Zu verdanken ist diese aktuell hochspannende Konstellation vor allem der Tatsache, dass die Seahawks nach Raketenstart zuletzt in Buffalo unter die Räder kamen und dann auch noch im direkten Duell bei den Rams unterlagen. Zudem entrissen die Cardinals am vergangenen Sonntag eben jenen Bills durch den "Hail Murray" am Ende einen sicheren Sieg. Umso brisanter wird nun das Aufeinandertreffen der Seahawks und Cardinals zum Auftakt von Woche 11 (In der Nacht zum Freitag, ab 2.20 Uhr live auf DAZN).

Ausgerechnet die Cardinals hatten den Seahawks vor wenigen Wochen deren erste Niederlage beigebracht und damit überhaupt erst das nun vorherrschende sportliche Tief - drei Pleiten in den vergangenen vier Partien - eingeleitet. Nun wiederum könnte den Cardinals ein seltener Sweep gegen den Division-Rivalen gelingen. Ein Kunststück, das den Cardinals zuletzt 2009 - mit Hall-of-Famer Kurt Warner - geglückt war.

Ein solcher Sweep in dieser Saison würde als Ausrufezeichen gewertet werden können. Arizona zöge an den Seahawks - und womöglich auch an den Rams, die vor einer schweren Aufgabe gegen Tampa Bay stehen - vorbei und wären damit gewissermaßen in der Pole Position, was den Division-Endspurt angeht.

Seahawks: Keine Losing Season seit 2011

Seattle war in den vergangenen zehn Jahren die große Konstante im Westen der NFC. Seit 2010, Head Coach Pete Carrolls erstem Jahr in Washington, gewann das Team acht mal die Division, stand zweimal im Super Bowl und gewann jenen nach der Saison 2013. Zudem gab es seit 2011 (7-9) keine "Losing Season" mehr. Ein Hauptgrund dafür war und ist freilich Quarterback Russell Wilson, der neben einer zu Beginn der Carroll-Ära überragenden Defense die große Stärke dieses Teams verkörperte. Die Defense hat seither Federn gelassen, Wilson jedoch wurde im Grunde immer besser und spektakulärer.

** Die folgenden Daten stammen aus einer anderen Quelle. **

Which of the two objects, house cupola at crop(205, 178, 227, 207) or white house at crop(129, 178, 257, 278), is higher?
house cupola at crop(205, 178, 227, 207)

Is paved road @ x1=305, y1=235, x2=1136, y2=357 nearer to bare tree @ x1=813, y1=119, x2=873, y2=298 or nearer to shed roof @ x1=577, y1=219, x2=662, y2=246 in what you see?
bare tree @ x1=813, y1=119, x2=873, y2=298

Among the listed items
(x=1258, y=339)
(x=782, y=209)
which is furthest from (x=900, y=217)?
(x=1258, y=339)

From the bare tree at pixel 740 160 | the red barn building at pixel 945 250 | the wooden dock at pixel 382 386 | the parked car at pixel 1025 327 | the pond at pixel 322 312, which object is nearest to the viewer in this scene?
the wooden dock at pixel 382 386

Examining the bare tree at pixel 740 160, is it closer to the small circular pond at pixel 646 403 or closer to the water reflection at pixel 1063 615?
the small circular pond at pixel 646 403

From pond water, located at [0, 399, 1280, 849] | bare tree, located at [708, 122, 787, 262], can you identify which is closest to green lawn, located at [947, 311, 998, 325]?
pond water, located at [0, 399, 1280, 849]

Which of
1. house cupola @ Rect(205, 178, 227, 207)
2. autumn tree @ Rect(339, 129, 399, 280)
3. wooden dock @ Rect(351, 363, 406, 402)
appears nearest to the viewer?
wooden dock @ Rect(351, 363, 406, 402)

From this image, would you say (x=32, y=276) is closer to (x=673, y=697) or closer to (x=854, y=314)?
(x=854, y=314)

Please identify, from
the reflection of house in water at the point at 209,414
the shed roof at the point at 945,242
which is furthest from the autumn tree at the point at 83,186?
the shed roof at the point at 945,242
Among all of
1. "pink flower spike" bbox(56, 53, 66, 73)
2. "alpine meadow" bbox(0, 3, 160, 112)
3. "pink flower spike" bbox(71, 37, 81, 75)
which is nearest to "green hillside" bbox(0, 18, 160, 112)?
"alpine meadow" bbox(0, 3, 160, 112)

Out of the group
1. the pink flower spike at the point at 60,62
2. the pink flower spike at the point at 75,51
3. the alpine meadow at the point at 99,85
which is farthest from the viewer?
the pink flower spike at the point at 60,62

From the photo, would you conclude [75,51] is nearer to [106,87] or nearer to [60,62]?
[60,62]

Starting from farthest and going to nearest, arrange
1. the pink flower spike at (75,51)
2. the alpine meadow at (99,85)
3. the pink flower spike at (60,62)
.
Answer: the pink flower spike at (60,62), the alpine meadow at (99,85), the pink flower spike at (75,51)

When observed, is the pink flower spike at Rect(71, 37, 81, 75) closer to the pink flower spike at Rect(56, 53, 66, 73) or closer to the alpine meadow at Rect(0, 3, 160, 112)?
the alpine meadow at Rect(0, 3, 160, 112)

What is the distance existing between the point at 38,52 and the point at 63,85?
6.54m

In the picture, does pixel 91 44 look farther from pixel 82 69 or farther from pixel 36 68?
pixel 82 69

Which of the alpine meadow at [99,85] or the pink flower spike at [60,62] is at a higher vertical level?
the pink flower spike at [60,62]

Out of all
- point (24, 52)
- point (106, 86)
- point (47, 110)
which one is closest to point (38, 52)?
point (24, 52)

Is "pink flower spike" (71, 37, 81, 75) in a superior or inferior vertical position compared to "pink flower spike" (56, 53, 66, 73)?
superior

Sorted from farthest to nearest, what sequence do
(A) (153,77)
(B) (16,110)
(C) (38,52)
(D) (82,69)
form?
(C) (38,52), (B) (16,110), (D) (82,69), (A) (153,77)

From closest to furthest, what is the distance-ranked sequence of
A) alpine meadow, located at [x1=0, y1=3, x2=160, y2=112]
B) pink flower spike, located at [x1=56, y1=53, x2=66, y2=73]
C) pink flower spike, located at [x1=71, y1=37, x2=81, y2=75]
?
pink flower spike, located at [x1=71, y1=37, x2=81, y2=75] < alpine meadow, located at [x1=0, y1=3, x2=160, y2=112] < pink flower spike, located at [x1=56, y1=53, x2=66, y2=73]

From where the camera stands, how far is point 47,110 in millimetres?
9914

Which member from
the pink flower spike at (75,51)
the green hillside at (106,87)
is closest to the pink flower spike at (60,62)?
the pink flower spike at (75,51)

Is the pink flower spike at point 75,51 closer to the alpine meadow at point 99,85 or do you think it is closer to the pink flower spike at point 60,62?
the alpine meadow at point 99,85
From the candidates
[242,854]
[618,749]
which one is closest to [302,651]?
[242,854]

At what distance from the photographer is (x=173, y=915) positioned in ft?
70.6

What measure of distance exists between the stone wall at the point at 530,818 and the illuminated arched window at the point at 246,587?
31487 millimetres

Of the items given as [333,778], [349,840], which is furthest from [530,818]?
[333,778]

Auch in diesem Jahr begann er bärenstark und war lange der Favorit in der MVP-Diskussion. Nach ein paar schwächeren Auftritten und 10 Turnovers in den vergangenen vier Spielen jedoch dürfte seine Kandidatur gelitten haben. Dabei war alles eigentlich zu seinen Gunsten gelaufen. Wilson durfte in diesem Jahr erstmals von Beginn an zeigen, was er kann. Stichwort "Let Russ cook", sprich: Legt das Spiel schon früh in seine Hände.

Konkret ging es darum, dass die Seahawks unter Carroll und Offensive Coordinator Brian Schottenheimer seit Jahren das Prinzip verfolgten, den Run zu etablieren und damit das Geschehen zu kontrollieren. Sie liefen gebetsmühlenartig in early Downs und setzten erst dann auf den Pass, wenn es bei dritten Versuchen eigentlich schon zu spät war. 2020 jedoch wurde alles anders.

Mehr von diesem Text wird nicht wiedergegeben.